Dataset excerpt:

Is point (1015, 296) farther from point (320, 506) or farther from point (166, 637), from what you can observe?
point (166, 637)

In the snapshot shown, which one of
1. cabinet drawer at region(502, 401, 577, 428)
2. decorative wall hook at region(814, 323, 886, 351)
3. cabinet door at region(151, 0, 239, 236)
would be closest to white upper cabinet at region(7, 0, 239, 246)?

> [Problem to solve]
Can you write out the listing above again, replacing "snapshot" with "image" and leaving everything else unchanged?

> [Answer to the exercise]
Is point (1015, 296) farther from point (320, 506) or farther from point (166, 637), from what you can observe?
point (166, 637)

In the image shown, which one of
1. cabinet drawer at region(502, 401, 577, 428)
2. decorative wall hook at region(814, 323, 886, 351)
3. cabinet door at region(151, 0, 239, 236)
would be closest to white upper cabinet at region(7, 0, 239, 246)?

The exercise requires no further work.